---- TEXT SHOWN
# crazy apple snail. help



## squeekee35 (Feb 9, 2010)

I have an aqua clear 70 filter for my 30 gallon tank. the intake tube has little slats that are about 1/8 wide openings. somehow my apple snail managed to squeeze most of its body inside one of these openings to eat the algae growing inside the intake tube. I noticed him in there yesterday morning and this morning i noticed he was still there. 

I am worried that he may be stuck inside there and not able to come out. tonite when i get home from work i am going to take the intake tube off and break it open to get him out.

I know that apple snails can breathe air, but do they have to breathe air and if so how long can they go without breathing air. i am worried that by the time i get around to getting him out of there that he will have died. i just bought him a few days ago....i don't want him to die already.

what do you suppose he was thinking squeezing himself through such tiny holes like that and do you think he could get himself out or not?
--------
---- SOURCE MATERIAL
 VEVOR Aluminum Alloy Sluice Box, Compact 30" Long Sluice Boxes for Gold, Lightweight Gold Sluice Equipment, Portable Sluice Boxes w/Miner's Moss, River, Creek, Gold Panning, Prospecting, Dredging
--------
---- SOURCE MATERIAL
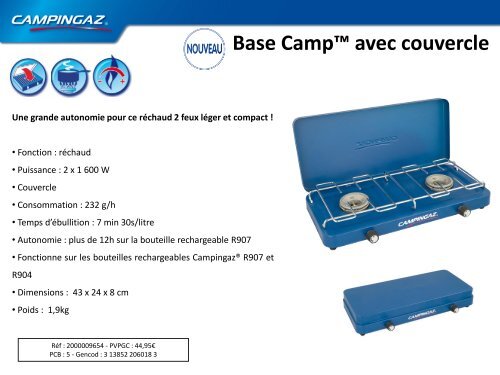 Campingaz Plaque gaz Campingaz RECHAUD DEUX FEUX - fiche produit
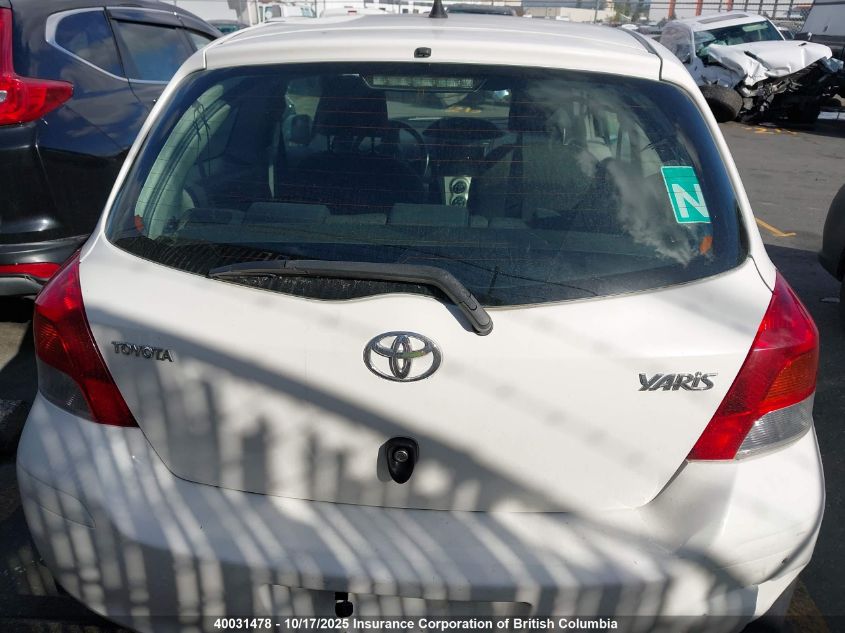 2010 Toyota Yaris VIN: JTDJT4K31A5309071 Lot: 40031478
--------
---- SOURCE MATERIAL
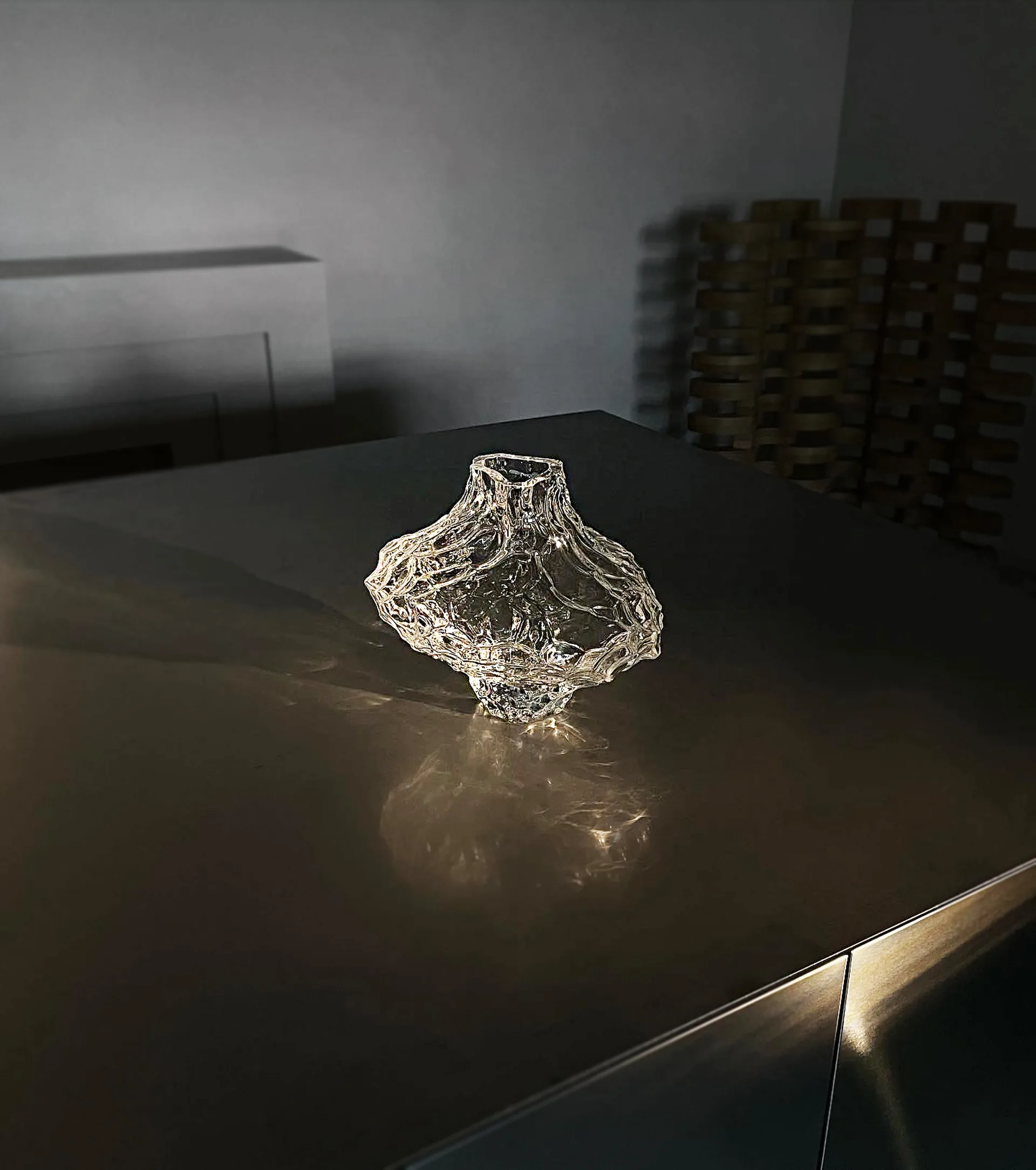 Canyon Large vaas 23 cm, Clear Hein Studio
--------
■ **HOW TO COMPLETE THIS TASK**
Answer these questions from the apple snail forum post above.
1. Which filter model does the poster use, and what size is the tank?
2. About how wide are the openings between the slats on the intake tube?
3. What does the poster plan to do after getting home from work?

■ **SOLVED PROBLEM**
1. An Aqua Clear 70 filter on a 30 gallon tank.
2. About 1/8 wide.
3. Take the intake tube off and break it open to get the snail out.